— Start Given information —

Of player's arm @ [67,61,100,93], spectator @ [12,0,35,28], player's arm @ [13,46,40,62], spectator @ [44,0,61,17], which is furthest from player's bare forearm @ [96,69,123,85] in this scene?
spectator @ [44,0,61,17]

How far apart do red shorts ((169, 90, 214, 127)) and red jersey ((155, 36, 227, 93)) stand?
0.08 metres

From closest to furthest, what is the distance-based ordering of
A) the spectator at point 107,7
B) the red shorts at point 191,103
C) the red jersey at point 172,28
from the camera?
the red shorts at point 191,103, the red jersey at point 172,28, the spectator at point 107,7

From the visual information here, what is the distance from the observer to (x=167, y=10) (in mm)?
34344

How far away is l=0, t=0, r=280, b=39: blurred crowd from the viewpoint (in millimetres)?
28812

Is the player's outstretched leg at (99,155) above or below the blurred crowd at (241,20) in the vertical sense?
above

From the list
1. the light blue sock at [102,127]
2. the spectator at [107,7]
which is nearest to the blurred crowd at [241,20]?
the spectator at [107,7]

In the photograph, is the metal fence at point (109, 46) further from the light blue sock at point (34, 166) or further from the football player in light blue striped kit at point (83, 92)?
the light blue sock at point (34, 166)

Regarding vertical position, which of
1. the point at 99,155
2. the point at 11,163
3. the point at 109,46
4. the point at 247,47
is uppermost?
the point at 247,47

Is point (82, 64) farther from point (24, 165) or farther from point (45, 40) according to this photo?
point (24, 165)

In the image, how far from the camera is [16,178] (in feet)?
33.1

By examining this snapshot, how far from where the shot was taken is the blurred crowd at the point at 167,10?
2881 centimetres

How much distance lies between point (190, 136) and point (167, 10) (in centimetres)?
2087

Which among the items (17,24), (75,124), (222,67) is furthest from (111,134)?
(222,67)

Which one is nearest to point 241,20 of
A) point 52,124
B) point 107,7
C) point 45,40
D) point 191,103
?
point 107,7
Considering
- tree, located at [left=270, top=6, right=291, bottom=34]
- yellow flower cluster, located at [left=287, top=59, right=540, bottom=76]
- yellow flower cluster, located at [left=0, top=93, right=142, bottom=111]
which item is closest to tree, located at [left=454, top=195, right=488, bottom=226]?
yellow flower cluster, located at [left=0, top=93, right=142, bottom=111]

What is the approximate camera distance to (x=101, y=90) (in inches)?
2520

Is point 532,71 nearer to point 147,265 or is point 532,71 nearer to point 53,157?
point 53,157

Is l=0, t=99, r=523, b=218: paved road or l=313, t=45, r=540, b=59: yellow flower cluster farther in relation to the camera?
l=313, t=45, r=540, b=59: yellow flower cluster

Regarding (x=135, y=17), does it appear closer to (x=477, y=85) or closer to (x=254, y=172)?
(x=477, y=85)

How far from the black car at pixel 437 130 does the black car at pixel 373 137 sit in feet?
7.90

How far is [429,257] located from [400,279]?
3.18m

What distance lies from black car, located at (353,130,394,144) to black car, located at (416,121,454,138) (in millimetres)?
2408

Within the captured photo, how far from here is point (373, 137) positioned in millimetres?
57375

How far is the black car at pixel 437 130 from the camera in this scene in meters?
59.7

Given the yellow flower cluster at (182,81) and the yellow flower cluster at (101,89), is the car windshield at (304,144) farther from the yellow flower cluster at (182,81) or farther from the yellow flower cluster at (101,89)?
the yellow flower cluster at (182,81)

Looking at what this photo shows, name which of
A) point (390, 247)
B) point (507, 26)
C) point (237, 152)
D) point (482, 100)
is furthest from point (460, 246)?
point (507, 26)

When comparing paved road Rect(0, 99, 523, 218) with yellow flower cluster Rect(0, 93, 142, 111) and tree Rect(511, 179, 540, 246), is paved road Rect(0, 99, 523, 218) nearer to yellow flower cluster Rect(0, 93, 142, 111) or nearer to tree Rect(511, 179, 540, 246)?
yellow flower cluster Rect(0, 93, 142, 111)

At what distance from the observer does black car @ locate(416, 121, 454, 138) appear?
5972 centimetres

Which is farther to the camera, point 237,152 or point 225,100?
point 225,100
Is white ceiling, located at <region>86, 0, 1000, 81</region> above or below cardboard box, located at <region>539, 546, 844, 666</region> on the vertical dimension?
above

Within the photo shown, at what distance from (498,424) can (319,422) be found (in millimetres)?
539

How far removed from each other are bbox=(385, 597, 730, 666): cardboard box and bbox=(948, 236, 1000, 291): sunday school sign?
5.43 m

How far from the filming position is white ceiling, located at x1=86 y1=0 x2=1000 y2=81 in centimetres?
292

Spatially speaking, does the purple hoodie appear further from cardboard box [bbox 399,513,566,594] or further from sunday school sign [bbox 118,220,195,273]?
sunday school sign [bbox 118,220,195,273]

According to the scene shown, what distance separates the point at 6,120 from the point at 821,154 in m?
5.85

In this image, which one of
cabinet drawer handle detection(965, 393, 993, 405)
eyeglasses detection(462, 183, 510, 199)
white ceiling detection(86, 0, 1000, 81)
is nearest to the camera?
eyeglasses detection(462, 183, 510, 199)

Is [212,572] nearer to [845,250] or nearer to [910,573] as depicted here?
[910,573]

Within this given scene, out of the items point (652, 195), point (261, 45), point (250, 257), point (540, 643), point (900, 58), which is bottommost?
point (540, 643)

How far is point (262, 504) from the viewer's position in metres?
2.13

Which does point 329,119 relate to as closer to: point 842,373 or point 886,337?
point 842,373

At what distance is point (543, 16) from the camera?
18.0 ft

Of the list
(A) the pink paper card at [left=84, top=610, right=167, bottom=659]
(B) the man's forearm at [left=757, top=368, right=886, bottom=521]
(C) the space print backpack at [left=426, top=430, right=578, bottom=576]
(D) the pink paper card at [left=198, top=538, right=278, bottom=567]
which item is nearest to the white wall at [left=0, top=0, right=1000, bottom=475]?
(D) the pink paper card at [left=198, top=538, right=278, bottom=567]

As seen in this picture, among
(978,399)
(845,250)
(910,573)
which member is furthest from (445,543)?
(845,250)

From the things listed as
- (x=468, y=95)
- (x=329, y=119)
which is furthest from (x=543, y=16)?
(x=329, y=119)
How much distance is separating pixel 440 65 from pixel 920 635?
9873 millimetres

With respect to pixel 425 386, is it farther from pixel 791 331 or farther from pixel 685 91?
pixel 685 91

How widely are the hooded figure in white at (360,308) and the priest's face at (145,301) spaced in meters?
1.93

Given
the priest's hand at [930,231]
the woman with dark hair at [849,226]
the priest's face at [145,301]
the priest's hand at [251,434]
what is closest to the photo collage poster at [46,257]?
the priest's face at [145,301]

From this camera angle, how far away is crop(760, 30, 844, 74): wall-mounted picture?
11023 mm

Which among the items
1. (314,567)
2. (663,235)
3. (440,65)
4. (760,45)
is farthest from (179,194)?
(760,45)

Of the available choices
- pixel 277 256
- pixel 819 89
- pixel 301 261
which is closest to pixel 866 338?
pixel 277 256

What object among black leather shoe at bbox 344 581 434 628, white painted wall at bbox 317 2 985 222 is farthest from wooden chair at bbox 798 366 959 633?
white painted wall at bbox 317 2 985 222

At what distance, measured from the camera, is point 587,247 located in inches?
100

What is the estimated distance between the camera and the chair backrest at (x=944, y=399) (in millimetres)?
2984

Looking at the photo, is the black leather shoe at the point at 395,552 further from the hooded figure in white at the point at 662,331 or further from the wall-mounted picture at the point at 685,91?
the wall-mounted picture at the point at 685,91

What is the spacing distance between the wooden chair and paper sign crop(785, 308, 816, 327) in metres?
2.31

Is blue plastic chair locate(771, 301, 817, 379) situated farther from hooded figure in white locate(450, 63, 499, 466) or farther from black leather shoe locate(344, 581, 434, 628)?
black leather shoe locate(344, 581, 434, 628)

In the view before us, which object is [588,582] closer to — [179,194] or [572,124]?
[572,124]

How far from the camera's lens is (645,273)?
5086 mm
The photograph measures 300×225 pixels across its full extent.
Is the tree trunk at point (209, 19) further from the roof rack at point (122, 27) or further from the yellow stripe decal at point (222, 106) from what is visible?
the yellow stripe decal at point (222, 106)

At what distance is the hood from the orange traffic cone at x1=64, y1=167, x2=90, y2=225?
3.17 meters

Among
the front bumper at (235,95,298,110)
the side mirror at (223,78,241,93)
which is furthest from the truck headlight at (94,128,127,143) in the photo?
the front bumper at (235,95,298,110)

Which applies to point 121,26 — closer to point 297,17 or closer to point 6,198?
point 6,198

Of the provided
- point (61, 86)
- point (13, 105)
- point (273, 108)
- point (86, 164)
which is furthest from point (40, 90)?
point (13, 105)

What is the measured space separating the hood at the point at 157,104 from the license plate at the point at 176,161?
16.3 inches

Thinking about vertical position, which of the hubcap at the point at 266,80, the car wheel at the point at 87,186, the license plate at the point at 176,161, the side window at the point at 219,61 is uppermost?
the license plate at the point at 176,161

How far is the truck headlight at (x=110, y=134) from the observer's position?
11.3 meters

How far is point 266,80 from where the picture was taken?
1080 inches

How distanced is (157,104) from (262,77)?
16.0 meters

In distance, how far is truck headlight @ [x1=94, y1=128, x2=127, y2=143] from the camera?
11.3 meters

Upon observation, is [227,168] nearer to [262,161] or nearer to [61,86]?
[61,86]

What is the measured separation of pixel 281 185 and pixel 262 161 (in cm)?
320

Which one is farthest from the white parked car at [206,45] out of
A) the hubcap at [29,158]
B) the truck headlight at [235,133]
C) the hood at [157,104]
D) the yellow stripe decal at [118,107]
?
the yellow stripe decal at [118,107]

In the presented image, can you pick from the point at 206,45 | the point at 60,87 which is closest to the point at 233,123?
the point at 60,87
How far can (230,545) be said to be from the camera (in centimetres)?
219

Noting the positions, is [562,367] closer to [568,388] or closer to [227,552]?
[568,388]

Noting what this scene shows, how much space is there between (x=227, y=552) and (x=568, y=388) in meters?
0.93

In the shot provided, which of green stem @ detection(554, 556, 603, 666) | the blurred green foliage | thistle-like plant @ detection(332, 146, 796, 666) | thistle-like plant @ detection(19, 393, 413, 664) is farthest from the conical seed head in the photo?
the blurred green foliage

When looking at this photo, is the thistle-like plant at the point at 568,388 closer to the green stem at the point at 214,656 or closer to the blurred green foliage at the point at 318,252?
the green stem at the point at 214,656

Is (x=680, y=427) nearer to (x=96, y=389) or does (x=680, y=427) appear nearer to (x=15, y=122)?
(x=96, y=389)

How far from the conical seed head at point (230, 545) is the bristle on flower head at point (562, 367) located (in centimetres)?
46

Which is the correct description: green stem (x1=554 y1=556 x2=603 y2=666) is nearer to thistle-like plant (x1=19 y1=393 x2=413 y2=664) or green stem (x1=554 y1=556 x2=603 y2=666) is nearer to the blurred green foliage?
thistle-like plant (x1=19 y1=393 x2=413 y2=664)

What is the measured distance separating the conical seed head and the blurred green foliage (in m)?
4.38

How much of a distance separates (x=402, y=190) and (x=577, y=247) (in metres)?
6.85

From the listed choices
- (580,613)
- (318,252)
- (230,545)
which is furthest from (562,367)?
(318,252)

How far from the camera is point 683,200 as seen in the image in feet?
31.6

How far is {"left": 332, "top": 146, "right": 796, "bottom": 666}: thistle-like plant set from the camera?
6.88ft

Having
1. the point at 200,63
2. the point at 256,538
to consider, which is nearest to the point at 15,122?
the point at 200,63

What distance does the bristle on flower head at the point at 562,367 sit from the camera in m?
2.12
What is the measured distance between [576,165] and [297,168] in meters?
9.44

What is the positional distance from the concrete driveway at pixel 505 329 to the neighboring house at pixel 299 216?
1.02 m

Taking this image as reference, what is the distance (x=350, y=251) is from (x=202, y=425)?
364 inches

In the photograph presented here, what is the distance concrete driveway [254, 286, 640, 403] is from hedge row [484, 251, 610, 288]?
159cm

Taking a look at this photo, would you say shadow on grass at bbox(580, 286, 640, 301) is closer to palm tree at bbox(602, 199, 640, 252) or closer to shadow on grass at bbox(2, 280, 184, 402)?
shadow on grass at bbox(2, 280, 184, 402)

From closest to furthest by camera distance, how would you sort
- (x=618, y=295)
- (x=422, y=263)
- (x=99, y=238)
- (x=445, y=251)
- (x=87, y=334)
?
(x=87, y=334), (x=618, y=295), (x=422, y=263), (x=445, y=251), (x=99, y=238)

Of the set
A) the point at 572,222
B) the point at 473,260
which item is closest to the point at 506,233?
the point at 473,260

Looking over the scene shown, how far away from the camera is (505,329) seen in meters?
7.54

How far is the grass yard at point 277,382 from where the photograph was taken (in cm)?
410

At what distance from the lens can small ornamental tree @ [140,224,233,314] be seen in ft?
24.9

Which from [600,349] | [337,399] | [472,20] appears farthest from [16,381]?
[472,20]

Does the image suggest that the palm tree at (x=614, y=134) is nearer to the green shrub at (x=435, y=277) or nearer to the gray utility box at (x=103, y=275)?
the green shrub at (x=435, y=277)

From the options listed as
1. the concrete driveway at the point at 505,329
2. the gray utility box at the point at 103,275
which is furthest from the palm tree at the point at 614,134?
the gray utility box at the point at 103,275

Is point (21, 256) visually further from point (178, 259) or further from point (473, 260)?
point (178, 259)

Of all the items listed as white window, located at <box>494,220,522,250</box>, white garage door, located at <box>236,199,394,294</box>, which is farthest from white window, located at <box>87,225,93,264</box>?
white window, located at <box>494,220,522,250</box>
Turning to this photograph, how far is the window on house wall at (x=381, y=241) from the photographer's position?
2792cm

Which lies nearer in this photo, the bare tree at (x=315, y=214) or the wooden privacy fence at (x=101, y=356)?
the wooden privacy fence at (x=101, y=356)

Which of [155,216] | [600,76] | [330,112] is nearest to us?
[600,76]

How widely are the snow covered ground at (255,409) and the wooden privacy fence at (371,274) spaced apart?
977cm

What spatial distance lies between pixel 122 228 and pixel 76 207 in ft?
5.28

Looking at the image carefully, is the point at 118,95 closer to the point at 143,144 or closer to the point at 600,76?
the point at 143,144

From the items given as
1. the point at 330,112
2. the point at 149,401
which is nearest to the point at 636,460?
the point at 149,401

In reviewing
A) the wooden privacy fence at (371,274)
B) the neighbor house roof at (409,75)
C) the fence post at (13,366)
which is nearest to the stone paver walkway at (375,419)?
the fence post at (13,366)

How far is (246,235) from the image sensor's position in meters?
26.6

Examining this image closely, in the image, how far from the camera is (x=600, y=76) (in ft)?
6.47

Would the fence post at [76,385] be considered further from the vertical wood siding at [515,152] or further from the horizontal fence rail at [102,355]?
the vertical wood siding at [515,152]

— End Given information —

:: Task to carry out ::
Nothing outside the span should appear: transcribe the lines from the one containing "From the options listed as" through the last line of the records.

:: Reply to the task ::
From the options listed as
1. the concrete driveway at the point at 505,329
2. the gray utility box at the point at 103,275
which is furthest from the palm tree at the point at 614,134?
the gray utility box at the point at 103,275

Is point (21, 256) visually further from point (178, 259) or further from point (473, 260)?
point (178, 259)

Of all the items listed as white window, located at <box>494,220,522,250</box>, white garage door, located at <box>236,199,394,294</box>, which is farthest from white window, located at <box>87,225,93,264</box>?
white window, located at <box>494,220,522,250</box>
Turning to this photograph, how far is the window on house wall at (x=381, y=241) from the photographer's position?
2792cm

Which lies nearer in this photo, the bare tree at (x=315, y=214) or the wooden privacy fence at (x=101, y=356)?
the wooden privacy fence at (x=101, y=356)

Which of [155,216] | [600,76] | [330,112] is nearest to us?
[600,76]

How widely are the snow covered ground at (255,409) and the wooden privacy fence at (371,274) spaced apart?
977cm

What spatial distance lies between pixel 122 228 and pixel 76 207 in ft?
5.28

Looking at the image carefully, is the point at 118,95 closer to the point at 143,144 or closer to the point at 600,76?
the point at 143,144

From the items given as
1. the point at 330,112
2. the point at 149,401
which is nearest to the point at 636,460?
the point at 149,401

In reviewing
A) the wooden privacy fence at (371,274)
B) the neighbor house roof at (409,75)
C) the fence post at (13,366)
which is nearest to the stone paver walkway at (375,419)?
the fence post at (13,366)

How far is (246,235) from the image sensor's position in meters?
26.6

Examining this image closely, in the image, how far from the camera is (x=600, y=76) (in ft)?
6.47

Would the fence post at [76,385] be considered further from the vertical wood siding at [515,152] or further from the horizontal fence rail at [102,355]?
the vertical wood siding at [515,152]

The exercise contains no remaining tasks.